Kamil Stoch dostał niespodziewany prezent na święta, musiał się tym pochwalić
Zanim jednak Biało-czerwoni dotarli pod niemiecką skocznię, Kamil Stoch postanowił opublikować w swoich mediach społecznościowych specjalny post, w którym pochwalił się niespodziewanym prezentem, jaki otrzymał podczas Świąt Bożego Narodzenia. Jeden z liderów polskiej kadry w skokach narciarskich nie ukrywał, że wiadomość, którą otrzymał sprawiła mu masę radości i dzięki niej jego święta były o wiele lepsze.
Sprawdźcie, jak naprawdę wygląda małżeństwo Kamila Stocha i Ewy Blian-Stoch, zaglądając do naszej galerii zdjęć poniżej!
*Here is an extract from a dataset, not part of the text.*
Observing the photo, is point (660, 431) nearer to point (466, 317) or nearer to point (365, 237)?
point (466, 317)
Lider reprezentacji Polski pokazał zdjęcie z żoną i wszystko wyjaśnił
Okazało się, że Kamil Stoch chciał wybrać się w podróż... o dzień szybciej, niż było to konieczne, a co za tym idzie musiałby opuścić swój dom podczas świąt, aby na czas dotrzeć do Oberstdorfu. - Krótko o tym jak poczułem magię Świąt Przez cały czas byłem przekonany, że do Oberstdorfu wyjeżdżamy w drugi dzień Świąt nad ranem, z powodu dodatkowych testów. Wieczorem, w Boże Narodzenie odśnieżyłem podjazd, żeby kadrowy bus przedarł się do mnie przez zaspy, spakowałem się i zapytałem o której rano panowie po mnie będą. I co? Dostałem najlepszy prezent i to od własnego rozumku. Okazało się że wyjeżdżamy dobę później Mogłem spędzić dodatkowy dzień w domu, świętować, powygłupiać się w śniegu, a nawet obejrzeć Kevina Mam nadzieję że Wam też udało się odpocząć, bo wkrótce trzeba zacząć trzymać kciuki. Pozdrawiam już z Oberstdorfu - wyjaśnił Kamil Stoch publikując zdjęcie z żoną podczas zimowych wygłupów w śniegu, o których lider Biało-czerwonych wspomniał w poście.